Su única compañera era su dama de compañía de más de medio siglo, incluso desde antes de que su querida esposa partiera ciertamente a una mejor vida, llamada y nombre Felisa, y que fuera apodada por sus celosas hijas como ‘melosa’, habida cuenta todos los cuidados que le prodigaba y que eran remunerados con una miserable pensión y el arriendo de una porqueriza, hoy llamada marranera.

Allí muy tranquilos -y como en Los Cisnes- pasaban los dos personajes sus días sin que nada ni nadie alterara su existir, a la espera, él de irse al barrio de los acostados, y ella de llevarse lo poco y nada que había quedado en esa casa tan vieja, con la que habían hecho una apuesta macabra a ver quién se derrumbaba primero, o ellos dos o esas paredes que amenazaban ruina.

Díscolo y casi ido, de las pocas cosas que le entusiasmaban eran las navidades y en especial el arbolito que ella sacaba de debajo de una cama los últimos días de noviembre y lo armaba con fruición y cariño con lo que había quedado de los años anteriores, lo que le producía una que otra sonrisa a su gesto adusto y sepulcral.

A la medianoche de ese primero de diciembre unos gritos despertaron a Melosa, diré, a Felisa, quien acudió entre aturdida y asustada a ver qué pasaba y, ¡oh sorpresa!: el senil personaje se paseaba por el cuarto diciendo “feliz Año Nuevo, feliz Año Nuevo”.

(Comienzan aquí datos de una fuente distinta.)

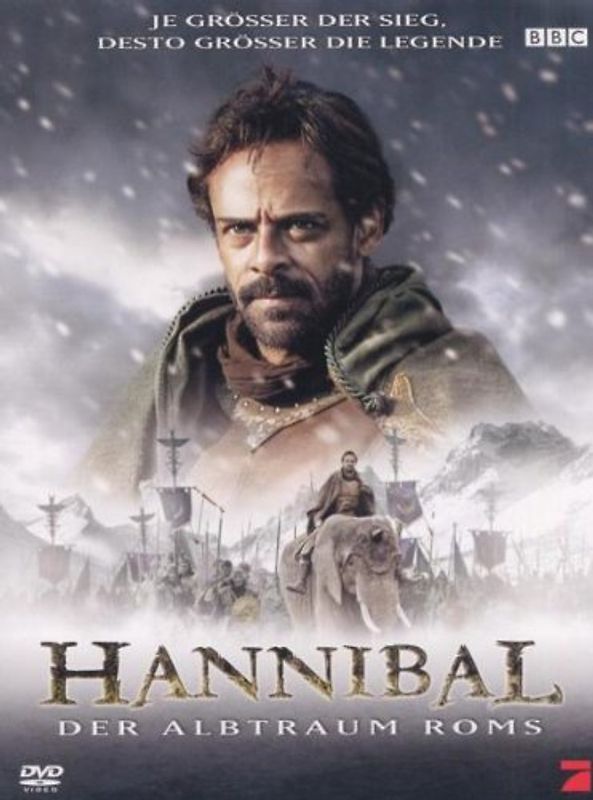 Hannibal - Der Albtraum Roms DVD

Ella como pudo trató de calmarlo diciéndole que faltaban todavía 31 días para que se acabara el año, pero él insistía con su sonsonete “feliz Año Nuevo, feliz Año Nuevo”, totalmente desencajado.

Entonces el anciano comenzó a señalar algo hacia la mesa de noche hasta que ya exhausto se desmadejó sobre la cama sin quitar su ya apagada mirada hacia un vaso con agua dentro del cual estaba su caja de dientes.

Atinó ella entonces a colocársela y de inmediato cambió el “feliz Año Nuevo” por algo muy distinto que fue “Felisa me muero, Felisa me muero”, entrando en una rápida agonía hasta que exhaló su último suspiro y entregó su alma, vida y sombrero al Dios creador.